Later option: llama.cpp server or container-based serving

This can work, but only after native CLI inference works. There are public Asahi-side attempts to run server-vulkan in containers and get stuck on GPU visibility/device exposure, so containers are not a beginner-friendly first step here. (github.com)

Poor fit on Asahi Linux: MLX / vLLM Metal style stacks

These are tied to macOS Apple-Silicon compute paths, not the Vulkan path you need on Linux. (docs.vllm.ai)

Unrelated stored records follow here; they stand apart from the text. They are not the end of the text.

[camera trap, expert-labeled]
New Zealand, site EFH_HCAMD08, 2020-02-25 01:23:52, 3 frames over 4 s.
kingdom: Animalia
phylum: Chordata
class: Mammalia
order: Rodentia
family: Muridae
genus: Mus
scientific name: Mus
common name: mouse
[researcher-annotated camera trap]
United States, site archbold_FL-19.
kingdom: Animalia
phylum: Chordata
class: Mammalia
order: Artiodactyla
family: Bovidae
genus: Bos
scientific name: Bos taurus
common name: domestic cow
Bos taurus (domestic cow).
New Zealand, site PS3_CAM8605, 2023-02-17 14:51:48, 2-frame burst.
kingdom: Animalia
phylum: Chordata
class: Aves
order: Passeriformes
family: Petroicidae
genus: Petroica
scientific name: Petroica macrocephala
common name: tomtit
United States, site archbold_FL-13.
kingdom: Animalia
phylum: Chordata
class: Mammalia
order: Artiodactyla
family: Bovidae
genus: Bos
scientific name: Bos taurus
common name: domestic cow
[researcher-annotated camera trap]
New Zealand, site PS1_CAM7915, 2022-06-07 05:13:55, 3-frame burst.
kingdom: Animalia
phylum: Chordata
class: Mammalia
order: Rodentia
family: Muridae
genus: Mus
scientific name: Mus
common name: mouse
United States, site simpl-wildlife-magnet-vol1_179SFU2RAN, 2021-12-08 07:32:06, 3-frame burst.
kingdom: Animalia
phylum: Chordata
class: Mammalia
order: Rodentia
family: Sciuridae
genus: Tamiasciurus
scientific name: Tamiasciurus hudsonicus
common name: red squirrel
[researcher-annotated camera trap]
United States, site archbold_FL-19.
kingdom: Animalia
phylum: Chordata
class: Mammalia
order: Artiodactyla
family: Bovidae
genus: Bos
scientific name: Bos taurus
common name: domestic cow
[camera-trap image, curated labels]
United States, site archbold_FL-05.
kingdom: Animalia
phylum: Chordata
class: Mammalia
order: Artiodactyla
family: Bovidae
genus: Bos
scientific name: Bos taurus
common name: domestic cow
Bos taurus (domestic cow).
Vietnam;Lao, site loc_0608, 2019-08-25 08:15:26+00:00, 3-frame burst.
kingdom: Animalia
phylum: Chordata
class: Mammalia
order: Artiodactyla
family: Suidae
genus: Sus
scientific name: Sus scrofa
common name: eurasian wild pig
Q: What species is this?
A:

What to expect in practice

The good news is that GPU inference on Asahi is real now.

The bad news is that it is not yet the nicest way to use Apple Silicon for local LLMs. The public benchmark discussion from the Asahi side shows the Vulkan path working, but still trailing macOS Metal noticeably. So your realistic target today is working GPU offload and usable inference, not “best possible Apple-Silicon experience.” (github.com)

That means your machine is best thought of as:

  • capable
  • Vulkan-first
  • experimental around wrappers
  • not yet as polished as macOS for this workload (asahilinux.org)

What I think is most likely true in your case

Based on what you described, my strongest guess is this:

  • your Asahi system is probably capable of Vulkan GPU inference,
  • Ollama is either not running with Vulkan enabled at the service level, or
  • its experimental Vulkan path is not successfully placing the model on GPU, even though the machine could support it in principle. (docs.ollama.com)

So the best solution is not “find some other random app first.” The best solution is:

  1. verify vulkaninfo,
  2. prove GPU offload in raw llama.cpp,
  3. then fix Ollama’s service configuration. (github.com)

Final take

For Asahi Linux on an M2 Studio, the most compatible inference engine path today is:

  • llama.cpp + Vulkan as the main path
  • Ollama + Vulkan as a convenience layer after that
  • not the Metal/MLX-centered Apple-macOS stack for this OS (docs.ollama.com)

The cause of your CPU fallback is most likely backend configuration or backend maturity, not “Asahi Linux cannot use the GPU.” The cleanest fix is to treat llama.cpp as the truth source, get that working first, and only then bring Ollama back into the picture. (asahilinux.org)

I appreciate the reply, this was a difficult thing to find an answer for by google searching lol.